Problem to work on:
Among the entries below, find the lines that contain the string "등노래굿". State only how many there are.

[Data extracted from a collection]
· · · · · · ·

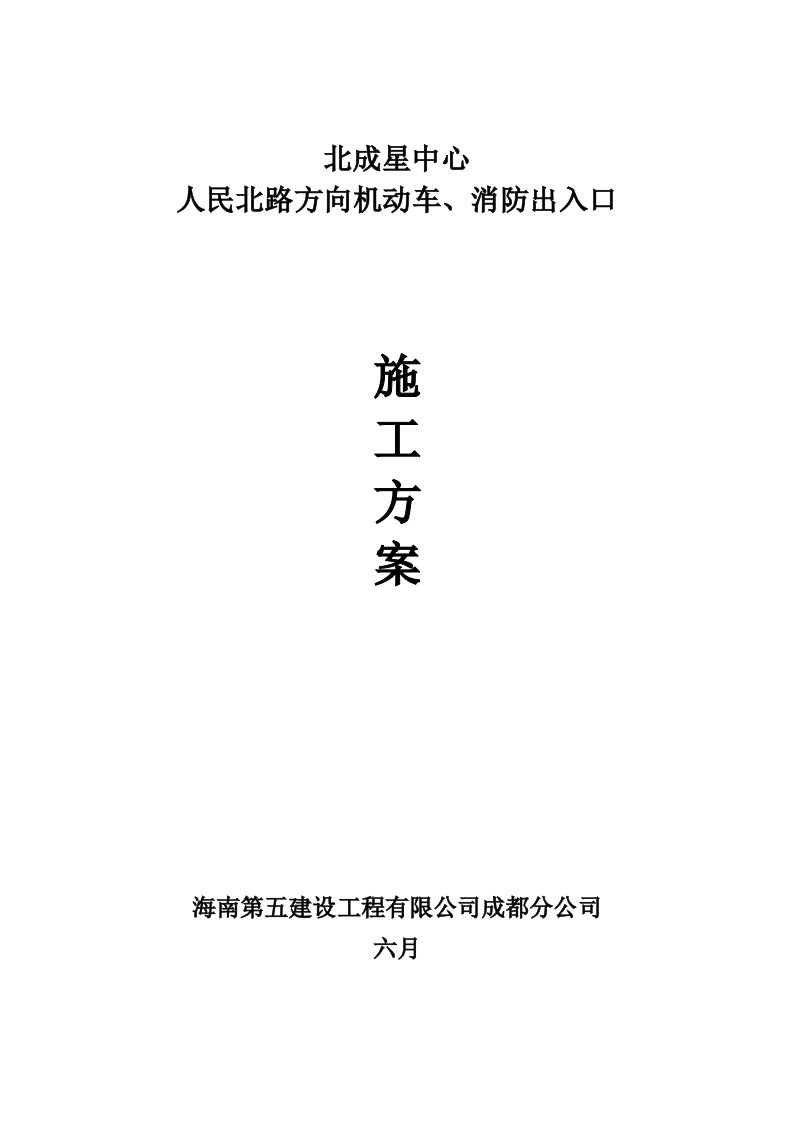 北成星中心
人民北路方向机动车、消防出入口

施
工
方
案

海南第五建设工程有限公司成都分公司
六月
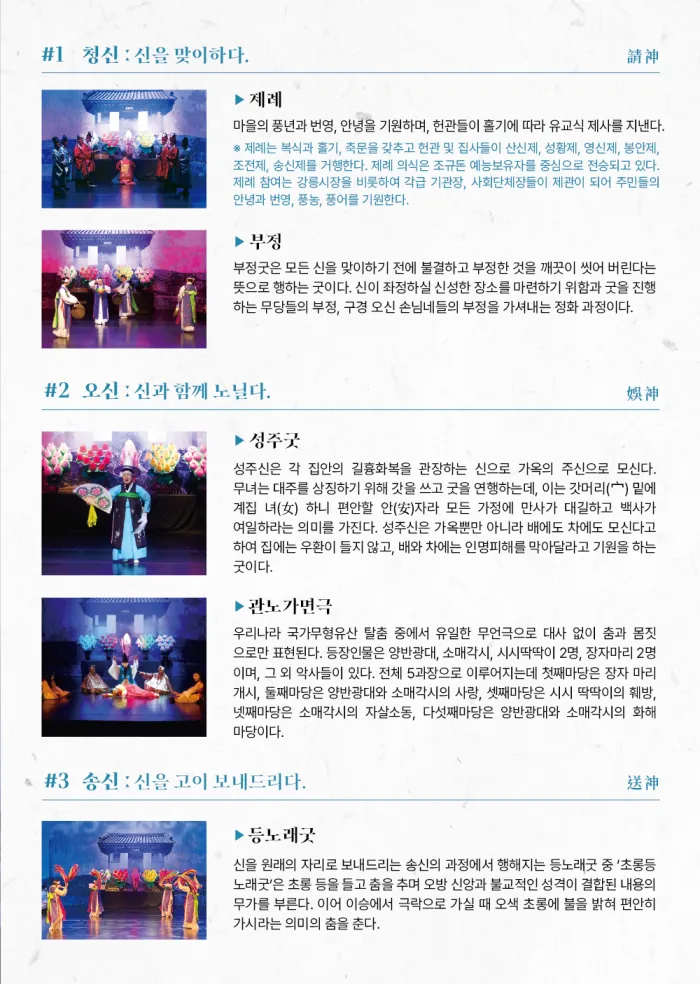 #1 청신 : 신을 맞이하다.

請神

▶ 제례

마을의 풍년과 번영, 안녕을 기원하며, 헌관들이 홀기에 따라 유교식 제사를 지낸다.

※ 제례는 복식과 홀기, 축문을 갖추고 헌관 및 집사들이 산신제, 성황제, 영신제, 봉안제, 조전제, 송신제를 거행한다. 제례 의식은 조규돈 예능보유자를 중심으로 전승되고 있다. 제례 참여는 강릉시장을 비롯하여 각급 기관장, 사회단체장들이 제관이 되어 주민들의 안녕과 번영, 풍농, 풍어를 기원한다.

▶ 부정

부정굿은 모든 신을 맞이하기 전에 불결하고 부정한 것을 깨끗이 씻어 버린다는 뜻으로 행하는 굿이다. 신이 좌정하실 신성한 장소를 마련하기 위함과 굿을 진행하는 무당들의 부정, 구경 오신 손님네들의 부정을 가셔내는 정화 과정이다.

#2 오신 : 신과 함께 노닐다.

娛神

▶ 성주굿

성주신은 각 집안의 길흉화복을 관장하는 신으로 가옥의 주신으로 모신다. 무녀는 대주를 상징하기 위해 갓을 쓰고 굿을 연행하는데, 이는 갓머리(宀) 밑에 계집 녀(女) 하니 편안할 안(安)자라 모든 가정에 만사가 대길하고 백사가 여일하라는 의미를 가진다. 성주신은 가옥뿐만 아니라 배에도 차에도 모신다고 하여 집에는 우환이 들지 않고, 배와 차에는 인명피해를 막아달라고 기원을 하는 굿이다.

▶ 관노가면극

우리나라 국가무형유산 탈춤 중에서 유일한 무언극으로 대사 없이 춤과 몸짓으로만 표현된다. 등장인물은 양반광대, 소매각시, 시시딱딱이 2명, 장자마리 2명이며, 그 외 악사들이 있다. 전체 5과장으로 이루어지는데 첫째마당은 장자 마리 개시, 둘째마당은 양반광대와 소매각시의 사랑, 셋째마당은 시시 딱딱이의 훼방, 넷째마당은 소매각시의 자살소동, 다섯째마당은 양반광대와 소매각시의 화해 마당이다.

#3 송신 : 신을 고이 보내드리다.

送神

▶ 등노래굿

신을 원래의 자리로 보내드리는 송신의 과정에서 행해지는 등노래굿 중 '초롱등 노래굿'은 초롱 등을 들고 춤을 추며 오방 신앙과 불교적인 성격이 결합된 내용의 무가를 부른다. 이어 이승에서 극락으로 가실 때 오색 초롱에 불을 밝혀 편안히 가시라는 의미의 춤을 춘다.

· · · · · · ·

Output for this exercise:
2